> _The tasks_:
A: Please list every store that the back-to-school essay names as having flyers in the community newspaper this week.
B: Write the next part of the back-to-school essay, starting after its final line.

Back to School: With a Purpose? What!

Okay, so you’ve bought your kids the indoor shoes, the outdoor shoes, the new backpack because the old one wasn’t in anymore, the lunchbox, the cool markers, “no-not-those-ones Mom!”, or, if you have a teenager you bought them a new cell phone, upped the service plan to include data (they do that in school now, don’t they?), maybe even an ipad, and everyone has back to school clothes from the mall, and back to school supplies from the big box store, right?

This is what it has become to go back to school.

The frenzy I have seen this last week in the eyes of parents pumped full with Starbucks dark blends, back to school supply lists spilling from their pockets, kids falling behind while texting their friends who are doing the exact same thing, in some nearly exact same store, to fill the needs or wants (or whatevers) of nearly the exact same back to school list.

The first week of September has become the second coming of Christmas shopping. Sorry. That’s a tactless way to put it, but you know you feel it too. Something has gone wrong. We should be enjoying the last days of summer weather, but instead there were more flyers in my community newspaper this week for Target, Walmart, London Drugs, this store, that store, another store. And, wow, here we all are. In a line up.

> _Dataset_:
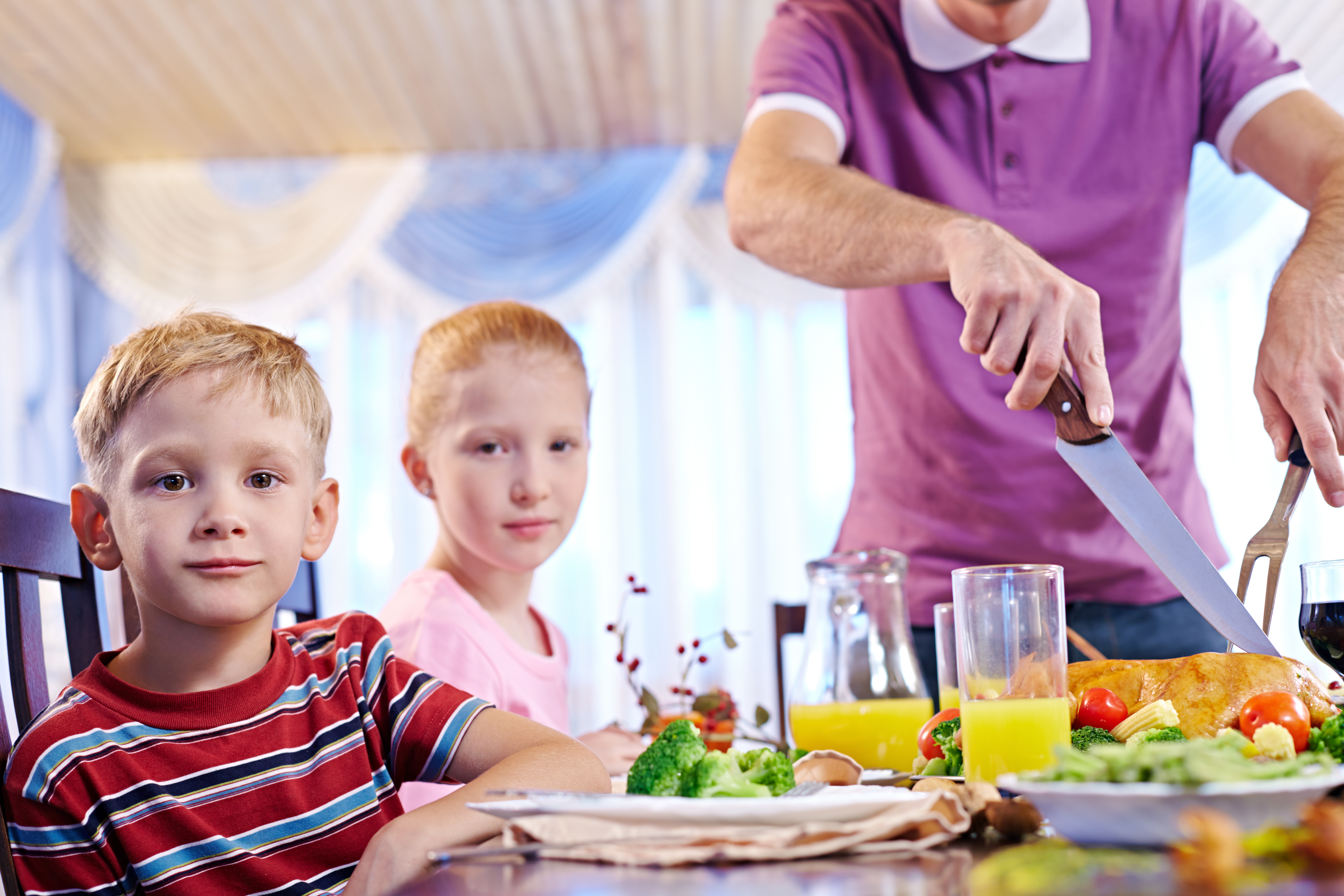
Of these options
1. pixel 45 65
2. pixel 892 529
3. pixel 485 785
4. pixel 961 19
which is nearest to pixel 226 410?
pixel 485 785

> _Responses by task_:
A: Target, Walmart, London Drugs

B:
In 1976, when I went into my grade one classroom, I arrived wearing my slippers. I wore them outside and in – I really liked them. I guess my mom thought it was just a silly stage (she was right). I did have a new dress on. My mom had sewed it, but no other back to school clothes were purchased in the creation of this grade one kid. Things were eventually bought, or borrowed, and handed down, as needed. I had the same lunchbox I had in Kindergarten. It was red. Just red… no TV shows or characters smiled at me while I ate. Sure, we didn’t have much money because my Mom was a single mother in a time when single mothering was shameful and therefore, extra hard, and we often had to buy second-hand, but what my mom gave me year after year, after year, of going back to school was a good ol’ fashioned pep talk. Nothing fancy. Nothing long-winded. But, her plain message has stayed put and dug right down into me.

Tara, school is important. You need to work hard, and try your very best. Your teachers have things to teach you, even the grumpy ones. Pay attention. Be respectful. Work hard.

My grandfather, too, used to make sure all his grandchildren knew about the value of education.
I can still remember this oft mentioned mantra of his: School is your hardest job, but it pays the best. Work hard and you will be rewarded.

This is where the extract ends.